▶ _WORK TASK_: For every entry that follows, return an identical copy.
*** RECORDS FOR THE TASK ***
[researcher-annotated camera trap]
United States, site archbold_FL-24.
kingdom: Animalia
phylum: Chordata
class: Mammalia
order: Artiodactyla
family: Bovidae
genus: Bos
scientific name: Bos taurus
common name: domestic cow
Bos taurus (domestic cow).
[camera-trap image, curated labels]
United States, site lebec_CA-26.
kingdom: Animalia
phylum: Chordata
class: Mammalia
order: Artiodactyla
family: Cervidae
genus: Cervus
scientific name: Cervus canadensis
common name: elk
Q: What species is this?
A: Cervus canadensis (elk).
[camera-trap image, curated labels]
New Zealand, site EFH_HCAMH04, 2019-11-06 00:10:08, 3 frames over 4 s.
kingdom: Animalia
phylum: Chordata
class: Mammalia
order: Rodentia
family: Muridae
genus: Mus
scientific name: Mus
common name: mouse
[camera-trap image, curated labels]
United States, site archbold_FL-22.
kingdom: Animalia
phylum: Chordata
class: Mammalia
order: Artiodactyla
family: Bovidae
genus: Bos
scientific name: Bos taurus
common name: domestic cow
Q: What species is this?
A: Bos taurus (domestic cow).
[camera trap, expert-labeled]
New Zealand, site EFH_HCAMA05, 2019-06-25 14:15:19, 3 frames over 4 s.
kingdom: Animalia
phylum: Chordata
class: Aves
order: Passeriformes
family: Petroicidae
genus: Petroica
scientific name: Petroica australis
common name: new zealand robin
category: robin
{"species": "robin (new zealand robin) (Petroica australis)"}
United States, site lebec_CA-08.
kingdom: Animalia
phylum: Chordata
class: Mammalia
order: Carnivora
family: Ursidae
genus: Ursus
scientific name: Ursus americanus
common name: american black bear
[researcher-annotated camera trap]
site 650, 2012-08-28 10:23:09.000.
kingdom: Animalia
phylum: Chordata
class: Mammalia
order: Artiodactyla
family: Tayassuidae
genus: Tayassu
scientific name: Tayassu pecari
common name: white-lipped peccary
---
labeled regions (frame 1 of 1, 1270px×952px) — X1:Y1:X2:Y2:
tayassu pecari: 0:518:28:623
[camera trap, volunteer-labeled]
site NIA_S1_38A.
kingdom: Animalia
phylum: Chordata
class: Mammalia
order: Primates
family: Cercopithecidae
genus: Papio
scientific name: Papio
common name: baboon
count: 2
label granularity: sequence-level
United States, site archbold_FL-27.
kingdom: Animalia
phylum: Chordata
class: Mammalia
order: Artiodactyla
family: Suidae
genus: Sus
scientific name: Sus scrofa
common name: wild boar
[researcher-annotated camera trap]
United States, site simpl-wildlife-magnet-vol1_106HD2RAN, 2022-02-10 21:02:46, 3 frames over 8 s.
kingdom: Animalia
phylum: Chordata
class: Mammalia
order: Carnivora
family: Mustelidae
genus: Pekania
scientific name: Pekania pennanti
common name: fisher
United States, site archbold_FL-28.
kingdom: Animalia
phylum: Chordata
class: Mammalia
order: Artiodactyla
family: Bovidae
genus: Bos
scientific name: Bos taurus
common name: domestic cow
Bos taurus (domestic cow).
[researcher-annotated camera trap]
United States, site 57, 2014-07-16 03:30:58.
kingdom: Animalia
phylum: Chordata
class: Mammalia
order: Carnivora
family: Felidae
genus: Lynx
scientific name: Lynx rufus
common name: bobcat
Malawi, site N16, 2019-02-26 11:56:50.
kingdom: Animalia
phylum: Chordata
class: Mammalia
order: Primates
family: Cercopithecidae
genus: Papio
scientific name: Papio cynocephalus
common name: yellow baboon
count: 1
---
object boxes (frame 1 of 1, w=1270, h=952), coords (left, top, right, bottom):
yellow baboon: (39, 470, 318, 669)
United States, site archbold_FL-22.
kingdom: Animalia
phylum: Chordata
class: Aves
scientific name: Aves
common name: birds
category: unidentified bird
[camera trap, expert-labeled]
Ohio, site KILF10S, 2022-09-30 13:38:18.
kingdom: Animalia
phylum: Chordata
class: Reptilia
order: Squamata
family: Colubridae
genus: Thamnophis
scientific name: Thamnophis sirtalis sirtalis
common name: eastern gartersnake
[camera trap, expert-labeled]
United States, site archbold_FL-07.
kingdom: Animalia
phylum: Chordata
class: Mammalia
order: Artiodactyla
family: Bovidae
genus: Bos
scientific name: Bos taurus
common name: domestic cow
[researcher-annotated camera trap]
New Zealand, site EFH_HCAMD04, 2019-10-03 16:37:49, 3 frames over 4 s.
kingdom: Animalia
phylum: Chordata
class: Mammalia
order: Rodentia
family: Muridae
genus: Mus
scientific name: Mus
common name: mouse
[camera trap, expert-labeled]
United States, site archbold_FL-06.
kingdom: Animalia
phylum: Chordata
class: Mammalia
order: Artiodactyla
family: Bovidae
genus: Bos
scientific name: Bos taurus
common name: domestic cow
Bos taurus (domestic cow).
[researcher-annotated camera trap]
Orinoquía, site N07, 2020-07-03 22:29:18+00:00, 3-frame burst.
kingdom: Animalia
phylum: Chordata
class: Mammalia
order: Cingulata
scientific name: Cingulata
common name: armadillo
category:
*** End of RECORDS FOR THE TASK ***
▶ _ANSWER BOX_:
[researcher-annotated camera trap]
United States, site archbold_FL-24.
kingdom: Animalia
phylum: Chordata
class: Mammalia
order: Artiodactyla
family: Bovidae
genus: Bos
scientific name: Bos taurus
common name: domestic cow
Bos taurus (domestic cow).
[camera-trap image, curated labels]
United States, site lebec_CA-26.
kingdom: Animalia
phylum: Chordata
class: Mammalia
order: Artiodactyla
family: Cervidae
genus: Cervus
scientific name: Cervus canadensis
common name: elk
Q: What species is this?
A: Cervus canadensis (elk).
[camera-trap image, curated labels]
New Zealand, site EFH_HCAMH04, 2019-11-06 00:10:08, 3 frames over 4 s.
kingdom: Animalia
phylum: Chordata
class: Mammalia
order: Rodentia
family: Muridae
genus: Mus
scientific name: Mus
common name: mouse
[camera-trap image, curated labels]
United States, site archbold_FL-22.
kingdom: Animalia
phylum: Chordata
class: Mammalia
order: Artiodactyla
family: Bovidae
genus: Bos
scientific name: Bos taurus
common name: domestic cow
Q: What species is this?
A: Bos taurus (domestic cow).
[camera trap, expert-labeled]
New Zealand, site EFH_HCAMA05, 2019-06-25 14:15:19, 3 frames over 4 s.
kingdom: Animalia
phylum: Chordata
class: Aves
order: Passeriformes
family: Petroicidae
genus: Petroica
scientific name: Petroica australis
common name: new zealand robin
category: robin
{"species": "robin (new zealand robin) (Petroica australis)"}
United States, site lebec_CA-08.
kingdom: Animalia
phylum: Chordata
class: Mammalia
order: Carnivora
family: Ursidae
genus: Ursus
scientific name: Ursus americanus
common name: american black bear
[researcher-annotated camera trap]
site 650, 2012-08-28 10:23:09.000.
kingdom: Animalia
phylum: Chordata
class: Mammalia
order: Artiodactyla
family: Tayassuidae
genus: Tayassu
scientific name: Tayassu pecari
common name: white-lipped peccary
---
labeled regions (frame 1 of 1, 1270px×952px) — X1:Y1:X2:Y2:
tayassu pecari: 0:518:28:623
[camera trap, volunteer-labeled]
site NIA_S1_38A.
kingdom: Animalia
phylum: Chordata
class: Mammalia
order: Primates
family: Cercopithecidae
genus: Papio
scientific name: Papio
common name: baboon
count: 2
label granularity: sequence-level
United States, site archbold_FL-27.
kingdom: Animalia
phylum: Chordata
class: Mammalia
order: Artiodactyla
family: Suidae
genus: Sus
scientific name: Sus scrofa
common name: wild boar
[researcher-annotated camera trap]
United States, site simpl-wildlife-magnet-vol1_106HD2RAN, 2022-02-10 21:02:46, 3 frames over 8 s.
kingdom: Animalia
phylum: Chordata
class: Mammalia
order: Carnivora
family: Mustelidae
genus: Pekania
scientific name: Pekania pennanti
common name: fisher
United States, site archbold_FL-28.
kingdom: Animalia
phylum: Chordata
class: Mammalia
order: Artiodactyla
family: Bovidae
genus: Bos
scientific name: Bos taurus
common name: domestic cow
Bos taurus (domestic cow).
[researcher-annotated camera trap]
United States, site 57, 2014-07-16 03:30:58.
kingdom: Animalia
phylum: Chordata
class: Mammalia
order: Carnivora
family: Felidae
genus: Lynx
scientific name: Lynx rufus
common name: bobcat
Malawi, site N16, 2019-02-26 11:56:50.
kingdom: Animalia
phylum: Chordata
class: Mammalia
order: Primates
family: Cercopithecidae
genus: Papio
scientific name: Papio cynocephalus
common name: yellow baboon
count: 1
---
object boxes (frame 1 of 1, w=1270, h=952), coords (left, top, right, bottom):
yellow baboon: (39, 470, 318, 669)
United States, site archbold_FL-22.
kingdom: Animalia
phylum: Chordata
class: Aves
scientific name: Aves
common name: birds
category: unidentified bird
[camera trap, expert-labeled]
Ohio, site KILF10S, 2022-09-30 13:38:18.
kingdom: Animalia
phylum: Chordata
class: Reptilia
order: Squamata
family: Colubridae
genus: Thamnophis
scientific name: Thamnophis sirtalis sirtalis
common name: eastern gartersnake
[camera trap, expert-labeled]
United States, site archbold_FL-07.
kingdom: Animalia
phylum: Chordata
class: Mammalia
order: Artiodactyla
family: Bovidae
genus: Bos
scientific name: Bos taurus
common name: domestic cow
[researcher-annotated camera trap]
New Zealand, site EFH_HCAMD04, 2019-10-03 16:37:49, 3 frames over 4 s.
kingdom: Animalia
phylum: Chordata
class: Mammalia
order: Rodentia
family: Muridae
genus: Mus
scientific name: Mus
common name: mouse
[camera trap, expert-labeled]
United States, site archbold_FL-06.
kingdom: Animalia
phylum: Chordata
class: Mammalia
order: Artiodactyla
family: Bovidae
genus: Bos
scientific name: Bos taurus
common name: domestic cow
Bos taurus (domestic cow).
[researcher-annotated camera trap]
Orinoquía, site N07, 2020-07-03 22:29:18+00:00, 3-frame burst.
kingdom: Animalia
phylum: Chordata
class: Mammalia
order: Cingulata
scientific name: Cingulata
common name: armadillo
category:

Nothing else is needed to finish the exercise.